INSTRUCTION 1: Reproduce the passage on central bank leadership changes in Asia word for word.
INSTRUCTION 2: Transcribe the entries below verbatim, from the line containing "Put point (42, 36)" through the end of the entries, both ends included. Leave out any picture markers.

THIS year will herald a changing of the guard among some central banks in Asia, right at a time when the region’s economy is facing significant headwinds.

New chiefs are scheduled to be appointed at the Australian and Malaysian monetary authorities, while the Indian central bank governor’s term is also up.

The changes will come as China’s slowdown continues to reverberate, the commodities slump is expected to linger and Asia’s policymakers are tipped to cut interest rates further even as the US Federal reserve is tightening.

Australia: After a decade at the helm, Glenn Stevens will relinquish the post of governor at the Reserve Bank of Australia in September. Stevens’ time at the helm included a period when Australia’s economy turned white hot on the back of a once in a century mining boom, before cooling sharply. A collapse in iron ore prices has dominated the narrative during Stevens last years of his term, forcing the bank to cut interest rates to record lows.

India: Since taking over the Reserve Bank of India in 2013, Raghuram Rajan has made waves. Along with catching the market off guard with surprise rate cuts, Rajan has bolstered the nation’s foreign exchange reserves and agreed on a new inflation mandate with the government. Rajan also secured a deal on a new monetary policy committee. His term finishes this year and the former International Monetary Fund chief economist has not said if he will seek a reappointment or look further afield. The role is appointed by the government. Some analysts have tipped Rajan for a role on the global stage.

Malaysia: Central bank governor Zeti Akhtar Aziz is expected to step down in April after 16 years at the top. Zeti is credited with bolstering the bank’s autonomy during her time in office and more recently was an outspoken critic about a funding scandal and alleged financial irregularities at a state investment company, saying the issues hurt confidence in the country. Zeti has said she thinks there is an internal candidate who would be able to succeed her, though the government will ultimately choose the successor.

ENTRIES PROVIDED:
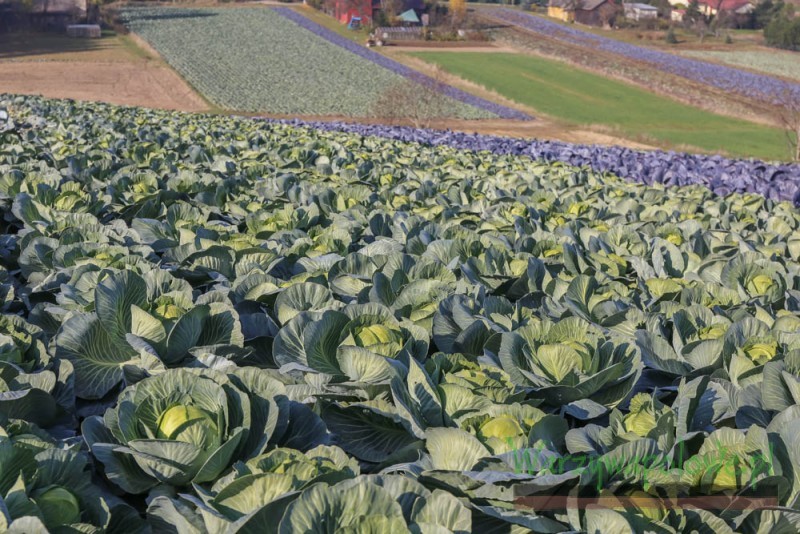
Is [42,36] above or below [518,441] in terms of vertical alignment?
above

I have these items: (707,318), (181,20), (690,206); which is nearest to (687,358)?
(707,318)

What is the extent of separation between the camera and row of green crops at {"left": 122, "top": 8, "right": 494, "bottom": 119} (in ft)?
143

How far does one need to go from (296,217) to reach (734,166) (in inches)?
452

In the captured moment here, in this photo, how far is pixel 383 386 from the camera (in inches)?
80.6

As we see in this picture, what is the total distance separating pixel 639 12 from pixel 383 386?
111471 mm

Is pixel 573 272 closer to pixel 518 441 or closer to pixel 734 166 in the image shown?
pixel 518 441

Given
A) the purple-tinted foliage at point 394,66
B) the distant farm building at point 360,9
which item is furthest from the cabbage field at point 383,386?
the distant farm building at point 360,9

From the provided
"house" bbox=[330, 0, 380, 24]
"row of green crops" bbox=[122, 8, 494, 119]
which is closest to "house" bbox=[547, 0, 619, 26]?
"house" bbox=[330, 0, 380, 24]

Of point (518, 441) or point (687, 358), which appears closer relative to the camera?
point (518, 441)

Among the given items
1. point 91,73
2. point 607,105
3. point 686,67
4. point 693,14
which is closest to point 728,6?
point 693,14

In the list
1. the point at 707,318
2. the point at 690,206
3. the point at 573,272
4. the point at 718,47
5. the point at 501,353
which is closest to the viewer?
the point at 501,353

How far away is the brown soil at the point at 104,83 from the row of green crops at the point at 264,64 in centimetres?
174

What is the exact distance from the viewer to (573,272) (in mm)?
3818

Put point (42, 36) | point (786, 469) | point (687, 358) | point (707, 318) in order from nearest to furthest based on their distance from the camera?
point (786, 469), point (687, 358), point (707, 318), point (42, 36)
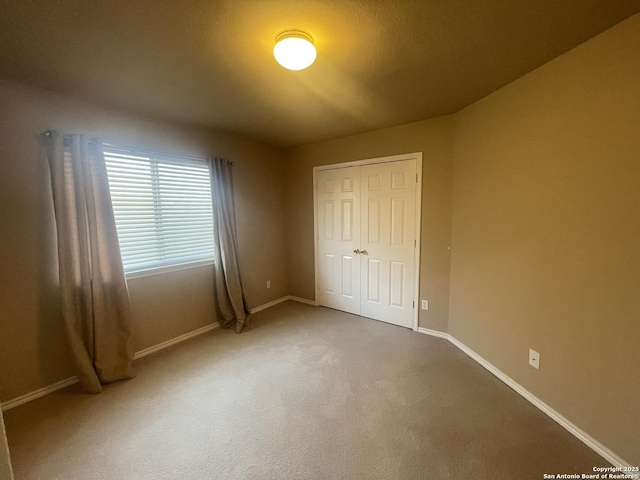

CORRECT ANSWER 1:
THIS year will herald a changing of the guard among some central banks in Asia, right at a time when the region’s economy is facing significant headwinds.

New chiefs are scheduled to be appointed at the Australian and Malaysian monetary authorities, while the Indian central bank governor’s term is also up.

The changes will come as China’s slowdown continues to reverberate, the commodities slump is expected to linger and Asia’s policymakers are tipped to cut interest rates further even as the US Federal reserve is tightening.

Australia: After a decade at the helm, Glenn Stevens will relinquish the post of governor at the Reserve Bank of Australia in September. Stevens’ time at the helm included a period when Australia’s economy turned white hot on the back of a once in a century mining boom, before cooling sharply. A collapse in iron ore prices has dominated the narrative during Stevens last years of his term, forcing the bank to cut interest rates to record lows.

India: Since taking over the Reserve Bank of India in 2013, Raghuram Rajan has made waves. Along with catching the market off guard with surprise rate cuts, Rajan has bolstered the nation’s foreign exchange reserves and agreed on a new inflation mandate with the government. Rajan also secured a deal on a new monetary policy committee. His term finishes this year and the former International Monetary Fund chief economist has not said if he will seek a reappointment or look further afield. The role is appointed by the government. Some analysts have tipped Rajan for a role on the global stage.

Malaysia: Central bank governor Zeti Akhtar Aziz is expected to step down in April after 16 years at the top. Zeti is credited with bolstering the bank’s autonomy during her time in office and more recently was an outspoken critic about a funding scandal and alleged financial irregularities at a state investment company, saying the issues hurt confidence in the country. Zeti has said she thinks there is an internal candidate who would be able to succeed her, though the government will ultimately choose the successor.

CORRECT ANSWER 2:
Put point (42, 36) | point (786, 469) | point (687, 358) | point (707, 318) in order from nearest to furthest based on their distance from the camera?
point (786, 469), point (687, 358), point (707, 318), point (42, 36)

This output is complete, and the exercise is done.